Produce a worm farm in the simplest way: dig a hole, add food scraps and water, then cover it over. Within six weeks, hey presto! The worms will much through the soil, enriching the earth to give your garden beds a nutrition boost. But be warned; our wiggly friends don't like meat, citrus, onion, chilli and garlic, so avoid giving those to the worms.
Find out more about worm farming below:
Good soil and water - key ingredients in a successful garden. In South Australia's dry climate, one way to help soil absorb water is to put mulch on bare soil. Mulch has a variety of benefits, one of which is to prevent rain from compacting bare soil which can cause water to run off rather than absorb water.

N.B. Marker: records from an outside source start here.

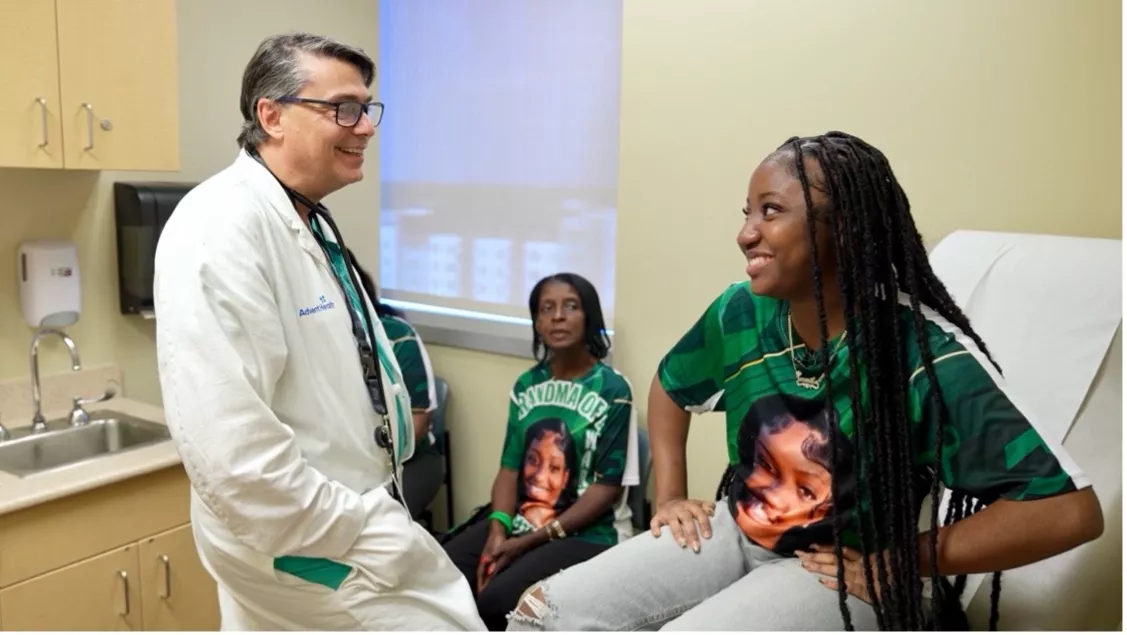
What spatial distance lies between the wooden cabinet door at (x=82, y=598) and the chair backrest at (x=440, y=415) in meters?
1.01

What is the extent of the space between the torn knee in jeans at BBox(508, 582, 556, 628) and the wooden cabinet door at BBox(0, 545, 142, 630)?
4.05 ft

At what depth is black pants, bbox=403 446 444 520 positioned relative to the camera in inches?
103

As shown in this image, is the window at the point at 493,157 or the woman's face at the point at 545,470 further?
the window at the point at 493,157

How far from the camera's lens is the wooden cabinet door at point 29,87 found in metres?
1.93

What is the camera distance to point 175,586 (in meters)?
2.18

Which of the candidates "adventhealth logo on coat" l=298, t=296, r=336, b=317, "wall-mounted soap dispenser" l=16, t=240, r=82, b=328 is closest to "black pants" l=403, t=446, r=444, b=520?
"wall-mounted soap dispenser" l=16, t=240, r=82, b=328

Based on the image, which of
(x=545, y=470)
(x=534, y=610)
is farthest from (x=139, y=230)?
(x=534, y=610)

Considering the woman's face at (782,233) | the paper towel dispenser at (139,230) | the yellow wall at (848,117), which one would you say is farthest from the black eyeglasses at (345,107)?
the paper towel dispenser at (139,230)

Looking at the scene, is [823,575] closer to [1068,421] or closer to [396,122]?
[1068,421]

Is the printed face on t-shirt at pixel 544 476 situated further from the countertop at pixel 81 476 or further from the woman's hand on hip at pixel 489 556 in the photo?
the countertop at pixel 81 476

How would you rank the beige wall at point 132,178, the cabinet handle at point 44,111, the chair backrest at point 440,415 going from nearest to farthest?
the cabinet handle at point 44,111, the beige wall at point 132,178, the chair backrest at point 440,415

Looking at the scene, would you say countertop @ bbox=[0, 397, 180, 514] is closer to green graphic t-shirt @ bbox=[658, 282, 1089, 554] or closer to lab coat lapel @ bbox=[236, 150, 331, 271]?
lab coat lapel @ bbox=[236, 150, 331, 271]

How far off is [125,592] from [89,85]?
1246 mm

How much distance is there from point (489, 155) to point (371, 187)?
21.1 inches
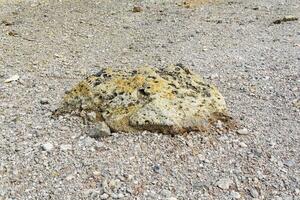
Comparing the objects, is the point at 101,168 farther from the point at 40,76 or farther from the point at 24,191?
the point at 40,76

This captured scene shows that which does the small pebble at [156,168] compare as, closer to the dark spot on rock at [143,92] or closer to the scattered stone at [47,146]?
the dark spot on rock at [143,92]

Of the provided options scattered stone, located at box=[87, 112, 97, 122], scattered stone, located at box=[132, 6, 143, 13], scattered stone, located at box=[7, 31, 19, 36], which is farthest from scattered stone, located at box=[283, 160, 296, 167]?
scattered stone, located at box=[132, 6, 143, 13]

Find out how our kitchen gardener, Ian, prepares soil for seed planting in the kitchen garden.
* Got a surplus of insect infested fruit? It's frustrating, but you can still put it to good use. Pop the fruit into a plastic bag, seal it and put it in the sun. The sun will essentially cook the fruit and destroy the larvae. You can then use the fruit in the compost heap to help add nutrients to your soil, with out worrying about it causing an infestation later on.
* To help keep cabbage moth and white butterfly away, cut small butterfly shapes out of yoghurt or margarine tubs and hang them near cabbages.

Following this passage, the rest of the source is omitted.